The word “effeminate” has been used to degrade males, but it is not essentially a degrading word, if perhaps etymologically misleading. It means “to be like a woman,” in Latin. Such linguistic constructions are a product of an oppressive binary gender system, because they do not refer to a man as he is, but in terms of what he is not. He is described by his supposed transgression of his gender, rather than in terms that celebrate his naturalness as he is.

Regardless, I like the word effeminate. I use it to describe myself, to celebrate myself. I see it as distinct from feminine, and do not use the words interchangeably. Perhaps the word I have questioned more is effete.

Dictionary.reference.com gives the definition of effete:

1.
lacking in wholesome vigor; degenerate; decadent: an effete, overrefined society.
2.
exhausted of vigor or energy; worn out: an effete political force.
3.
unable to produce; sterile.

Effete is often used interchangeably with effeminate, thus equating weakness and degeneracy with effeminacy by virtue of the words’ similar sounds.

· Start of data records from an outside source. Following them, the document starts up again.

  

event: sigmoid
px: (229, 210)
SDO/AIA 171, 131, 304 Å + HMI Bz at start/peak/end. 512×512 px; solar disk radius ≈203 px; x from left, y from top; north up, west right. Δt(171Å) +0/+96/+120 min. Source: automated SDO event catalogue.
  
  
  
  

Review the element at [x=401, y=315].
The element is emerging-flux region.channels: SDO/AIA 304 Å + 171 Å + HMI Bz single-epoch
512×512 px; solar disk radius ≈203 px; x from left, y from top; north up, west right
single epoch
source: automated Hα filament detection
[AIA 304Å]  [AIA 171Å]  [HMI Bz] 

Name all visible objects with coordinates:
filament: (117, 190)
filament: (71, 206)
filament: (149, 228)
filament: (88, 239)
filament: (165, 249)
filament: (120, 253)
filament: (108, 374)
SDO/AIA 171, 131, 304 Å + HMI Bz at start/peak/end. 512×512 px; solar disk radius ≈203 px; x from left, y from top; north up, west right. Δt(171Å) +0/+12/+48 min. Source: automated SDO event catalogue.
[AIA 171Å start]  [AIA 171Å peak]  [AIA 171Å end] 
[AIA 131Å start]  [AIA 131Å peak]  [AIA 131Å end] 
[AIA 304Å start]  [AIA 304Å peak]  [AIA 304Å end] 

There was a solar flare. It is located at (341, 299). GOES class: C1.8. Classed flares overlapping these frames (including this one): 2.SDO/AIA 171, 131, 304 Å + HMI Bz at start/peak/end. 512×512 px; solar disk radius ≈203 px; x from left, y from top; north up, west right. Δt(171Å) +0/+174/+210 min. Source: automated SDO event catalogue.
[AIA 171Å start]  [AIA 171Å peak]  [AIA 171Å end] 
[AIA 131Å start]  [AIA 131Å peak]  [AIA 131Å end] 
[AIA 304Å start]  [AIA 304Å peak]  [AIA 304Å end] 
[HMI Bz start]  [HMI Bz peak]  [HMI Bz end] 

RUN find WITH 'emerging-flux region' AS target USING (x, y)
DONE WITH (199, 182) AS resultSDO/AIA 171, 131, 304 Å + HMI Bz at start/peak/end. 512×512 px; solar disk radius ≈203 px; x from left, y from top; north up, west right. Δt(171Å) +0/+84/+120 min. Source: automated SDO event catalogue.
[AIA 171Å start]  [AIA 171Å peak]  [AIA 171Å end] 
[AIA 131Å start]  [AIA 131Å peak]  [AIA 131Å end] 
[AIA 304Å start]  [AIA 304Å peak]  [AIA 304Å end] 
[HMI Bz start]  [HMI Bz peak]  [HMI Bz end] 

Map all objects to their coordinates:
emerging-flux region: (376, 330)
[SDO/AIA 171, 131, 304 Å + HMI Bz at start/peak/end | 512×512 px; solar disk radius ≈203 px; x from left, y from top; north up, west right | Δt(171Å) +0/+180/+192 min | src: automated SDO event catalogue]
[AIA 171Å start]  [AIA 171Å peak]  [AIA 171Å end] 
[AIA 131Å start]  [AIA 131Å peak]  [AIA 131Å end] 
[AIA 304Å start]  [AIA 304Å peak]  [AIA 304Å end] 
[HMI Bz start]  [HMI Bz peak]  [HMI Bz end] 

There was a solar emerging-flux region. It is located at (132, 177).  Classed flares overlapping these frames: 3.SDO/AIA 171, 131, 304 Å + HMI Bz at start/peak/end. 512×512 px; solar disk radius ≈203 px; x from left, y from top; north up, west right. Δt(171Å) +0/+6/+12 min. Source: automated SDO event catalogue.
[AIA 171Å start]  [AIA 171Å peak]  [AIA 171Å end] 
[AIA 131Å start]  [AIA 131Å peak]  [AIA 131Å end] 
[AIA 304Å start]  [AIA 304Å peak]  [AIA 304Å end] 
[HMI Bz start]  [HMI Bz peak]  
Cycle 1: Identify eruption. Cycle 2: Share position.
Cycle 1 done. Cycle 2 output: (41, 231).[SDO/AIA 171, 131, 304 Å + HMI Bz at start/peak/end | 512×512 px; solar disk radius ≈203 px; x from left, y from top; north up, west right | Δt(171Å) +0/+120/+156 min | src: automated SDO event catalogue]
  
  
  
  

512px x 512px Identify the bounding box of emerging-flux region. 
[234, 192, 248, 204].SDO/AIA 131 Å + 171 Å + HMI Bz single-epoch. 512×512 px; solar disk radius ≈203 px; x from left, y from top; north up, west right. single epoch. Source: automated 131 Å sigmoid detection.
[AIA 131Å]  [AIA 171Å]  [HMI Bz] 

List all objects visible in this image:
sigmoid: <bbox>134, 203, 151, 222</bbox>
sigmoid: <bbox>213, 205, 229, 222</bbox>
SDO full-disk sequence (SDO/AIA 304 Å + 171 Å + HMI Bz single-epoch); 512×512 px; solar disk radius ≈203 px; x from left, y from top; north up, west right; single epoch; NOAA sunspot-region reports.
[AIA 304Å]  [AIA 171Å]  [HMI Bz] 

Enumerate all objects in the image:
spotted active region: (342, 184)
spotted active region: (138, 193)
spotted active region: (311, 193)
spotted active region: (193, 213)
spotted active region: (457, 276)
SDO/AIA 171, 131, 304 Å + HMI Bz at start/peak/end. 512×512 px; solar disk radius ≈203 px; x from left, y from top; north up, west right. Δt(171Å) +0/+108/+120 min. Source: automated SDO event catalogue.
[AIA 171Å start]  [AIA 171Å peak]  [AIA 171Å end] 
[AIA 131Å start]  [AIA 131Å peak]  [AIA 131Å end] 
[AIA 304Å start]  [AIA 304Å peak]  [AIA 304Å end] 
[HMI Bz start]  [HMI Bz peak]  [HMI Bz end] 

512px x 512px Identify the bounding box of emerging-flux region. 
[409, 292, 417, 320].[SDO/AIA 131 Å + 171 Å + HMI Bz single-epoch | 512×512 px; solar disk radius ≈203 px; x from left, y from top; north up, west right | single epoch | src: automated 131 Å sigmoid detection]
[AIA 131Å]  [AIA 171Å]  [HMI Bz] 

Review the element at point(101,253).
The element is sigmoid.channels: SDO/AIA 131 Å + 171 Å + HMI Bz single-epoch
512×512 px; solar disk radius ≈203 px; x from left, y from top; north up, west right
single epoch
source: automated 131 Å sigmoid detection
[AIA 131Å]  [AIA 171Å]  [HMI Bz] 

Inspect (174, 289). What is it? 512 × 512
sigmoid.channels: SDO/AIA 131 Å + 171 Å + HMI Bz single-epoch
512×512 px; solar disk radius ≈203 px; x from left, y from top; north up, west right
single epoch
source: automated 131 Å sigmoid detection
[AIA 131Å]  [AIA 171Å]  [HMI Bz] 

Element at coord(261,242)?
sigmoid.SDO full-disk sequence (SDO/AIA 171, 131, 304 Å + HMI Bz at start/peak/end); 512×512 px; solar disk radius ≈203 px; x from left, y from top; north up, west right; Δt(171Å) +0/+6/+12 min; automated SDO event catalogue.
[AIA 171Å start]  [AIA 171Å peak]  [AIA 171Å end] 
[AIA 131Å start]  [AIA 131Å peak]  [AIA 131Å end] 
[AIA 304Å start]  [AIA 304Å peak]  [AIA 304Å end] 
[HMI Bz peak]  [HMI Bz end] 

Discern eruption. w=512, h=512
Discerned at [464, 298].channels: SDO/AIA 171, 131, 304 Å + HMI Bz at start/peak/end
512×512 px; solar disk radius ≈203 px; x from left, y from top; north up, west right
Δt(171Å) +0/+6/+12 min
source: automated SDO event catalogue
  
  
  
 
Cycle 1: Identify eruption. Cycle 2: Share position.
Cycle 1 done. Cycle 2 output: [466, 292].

However, the two words, effete and effeminate, are not related. Effete, actually, means exhausted from giving birth, exhausted from fetus. It is related to the more distinctly female activity. It is, then, a wearing out of feminine vigor, rather than a lack of masculine vigor.

I want to glorify effeminacy, not by seeking its roots, but by embracing it as the phenomenon we know it to be, in lived experience. Though many words we use are rooted in Latin and in our cultural legacy of binary gender policing, the words are reborn every time they are uttered, as whole and living things. We have observed the power of the reclaiming of the word queer. First the word is a weapon against us, then a weapon some of us use to defend us, and to demonstrate our fearlessness and warrior spirit. Finally it becomes commonplace but mysterious, forever enchanted. Queer is a much-loved word precisely because it has no literal, specific, father-tongue meaning. When courageous activists and survivors pulled it up from the depths where it had fallen, it was transformed. Cleansed of its old meanings, it became a holding place for things without number. It emitted energy, rather than structuring and codifying meaning.

Such it is with effiminacy, or any word that becomes important to someone. Gender-variant people have been choosing words for themselves for some time now. Sometimes the etymology or the best known interpretation of the word leads to the choice of that identity label. Other times, the word simply feels right. The seeker knows that the word is as appropriate as a word can be, though the shadow of the codifying father-tongue hangs over it at times. Some people construct long strings of words, which when grouped together, create both a harmony and a dissonance. The dissonance, that is, the space where words do not meet or harmonize, is the space of possibility, where unknowable truths are sure to emerge.

I proudly call myself effeminate, and I wonder if despite its unrelated etymology we might one day draw the word effete into the fold of possibility. It is a beautiful word, stunning in its composition. It is both gentle and quick. It begins softly and concludes with surety. It might be useful to someone.


Photos from top: zeraph (2005); Manic Street Preachers

Comments

  1. I love your discussion. I would only add that the "-ate" ending of "effeminate" comes from the Latin word for action, and the "ef-" prefix means "out" (or it can mean "completely"), so etymologically speaking the word means something like "acting out of femininity" or "acting completely feminine."

    Perhaps the "out" part means, as it means to so many gay people, "to be public."